Supplied material:
———

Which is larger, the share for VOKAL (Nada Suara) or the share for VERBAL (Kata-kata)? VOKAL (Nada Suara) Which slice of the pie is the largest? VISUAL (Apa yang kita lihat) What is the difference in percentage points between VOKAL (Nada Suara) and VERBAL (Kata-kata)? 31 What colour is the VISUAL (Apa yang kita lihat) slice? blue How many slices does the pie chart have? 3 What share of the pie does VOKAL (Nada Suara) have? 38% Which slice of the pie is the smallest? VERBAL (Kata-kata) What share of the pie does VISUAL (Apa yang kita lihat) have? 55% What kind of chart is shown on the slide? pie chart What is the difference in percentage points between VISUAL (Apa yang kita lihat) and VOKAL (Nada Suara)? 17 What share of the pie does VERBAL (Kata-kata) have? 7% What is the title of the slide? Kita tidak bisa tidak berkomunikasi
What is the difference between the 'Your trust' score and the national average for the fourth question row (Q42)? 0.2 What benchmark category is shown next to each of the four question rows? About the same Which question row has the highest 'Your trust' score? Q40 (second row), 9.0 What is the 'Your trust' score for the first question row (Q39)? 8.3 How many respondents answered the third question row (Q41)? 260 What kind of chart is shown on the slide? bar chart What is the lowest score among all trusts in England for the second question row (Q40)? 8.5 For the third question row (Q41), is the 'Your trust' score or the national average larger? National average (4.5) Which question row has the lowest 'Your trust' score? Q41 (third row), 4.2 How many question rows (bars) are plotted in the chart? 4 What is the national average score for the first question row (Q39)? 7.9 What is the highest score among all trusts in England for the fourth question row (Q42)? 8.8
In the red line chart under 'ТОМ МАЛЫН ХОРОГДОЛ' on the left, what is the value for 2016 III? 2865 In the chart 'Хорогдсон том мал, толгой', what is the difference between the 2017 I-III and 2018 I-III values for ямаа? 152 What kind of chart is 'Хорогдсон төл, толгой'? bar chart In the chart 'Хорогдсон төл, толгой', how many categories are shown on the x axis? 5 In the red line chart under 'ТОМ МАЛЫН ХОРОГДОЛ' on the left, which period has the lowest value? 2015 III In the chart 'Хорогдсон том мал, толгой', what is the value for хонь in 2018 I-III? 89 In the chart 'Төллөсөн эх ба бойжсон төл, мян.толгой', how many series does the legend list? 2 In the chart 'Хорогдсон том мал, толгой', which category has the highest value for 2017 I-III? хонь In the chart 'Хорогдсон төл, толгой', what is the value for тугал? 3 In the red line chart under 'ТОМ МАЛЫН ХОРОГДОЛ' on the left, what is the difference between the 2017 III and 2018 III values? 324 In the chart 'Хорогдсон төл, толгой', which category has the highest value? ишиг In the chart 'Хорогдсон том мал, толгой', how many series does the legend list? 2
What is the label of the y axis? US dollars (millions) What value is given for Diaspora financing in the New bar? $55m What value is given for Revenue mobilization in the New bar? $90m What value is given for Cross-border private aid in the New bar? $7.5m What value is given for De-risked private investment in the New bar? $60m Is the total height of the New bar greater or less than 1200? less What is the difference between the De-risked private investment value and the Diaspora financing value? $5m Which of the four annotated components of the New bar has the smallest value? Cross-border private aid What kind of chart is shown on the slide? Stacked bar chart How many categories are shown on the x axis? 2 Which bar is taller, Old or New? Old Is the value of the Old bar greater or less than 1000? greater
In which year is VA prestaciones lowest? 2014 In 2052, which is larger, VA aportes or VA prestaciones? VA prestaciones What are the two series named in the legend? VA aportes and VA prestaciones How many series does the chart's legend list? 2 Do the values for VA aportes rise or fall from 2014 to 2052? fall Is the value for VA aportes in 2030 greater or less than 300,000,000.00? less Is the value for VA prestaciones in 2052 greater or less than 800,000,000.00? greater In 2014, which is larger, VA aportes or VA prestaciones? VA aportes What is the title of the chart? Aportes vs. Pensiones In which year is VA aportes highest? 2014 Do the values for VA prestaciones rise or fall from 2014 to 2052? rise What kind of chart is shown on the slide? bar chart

———

What the exercise asks:
Copy every line of the listing above that contains the string "values". Matching is case-sensitive.

Result of the task:
In the red line chart under 'ТОМ МАЛЫН ХОРОГДОЛ' on the left, what is the value for 2016 III? 2865 In the chart 'Хорогдсон том мал, толгой', what is the difference between the 2017 I-III and 2018 I-III values for ямаа? 152 What kind of chart is 'Хорогдсон төл, толгой'? bar chart In the chart 'Хорогдсон төл, толгой', how many categories are shown on the x axis? 5 In the red line chart under 'ТОМ МАЛЫН ХОРОГДОЛ' on the left, which period has the lowest value? 2015 III In the chart 'Хорогдсон том мал, толгой', what is the value for хонь in 2018 I-III? 89 In the chart 'Төллөсөн эх ба бойжсон төл, мян.толгой', how many series does the legend list? 2 In the chart 'Хорогдсон том мал, толгой', which category has the highest value for 2017 I-III? хонь In the chart 'Хорогдсон төл, толгой', what is the value for тугал? 3 In the red line chart under 'ТОМ МАЛЫН ХОРОГДОЛ' on the left, what is the difference between the 2017 III and 2018 III values? 324 In the chart 'Хорогдсон төл, толгой', which category has the highest value? ишиг In the chart 'Хорогдсон том мал, толгой', how many series does the legend list? 2
In which year is VA prestaciones lowest? 2014 In 2052, which is larger, VA aportes or VA prestaciones? VA prestaciones What are the two series named in the legend? VA aportes and VA prestaciones How many series does the chart's legend list? 2 Do the values for VA aportes rise or fall from 2014 to 2052? fall Is the value for VA aportes in 2030 greater or less than 300,000,000.00? less Is the value for VA prestaciones in 2052 greater or less than 800,000,000.00? greater In 2014, which is larger, VA aportes or VA prestaciones? VA aportes What is the title of the chart? Aportes vs. Pensiones In which year is VA aportes highest? 2014 Do the values for VA prestaciones rise or fall from 2014 to 2052? rise What kind of chart is shown on the slide? bar chart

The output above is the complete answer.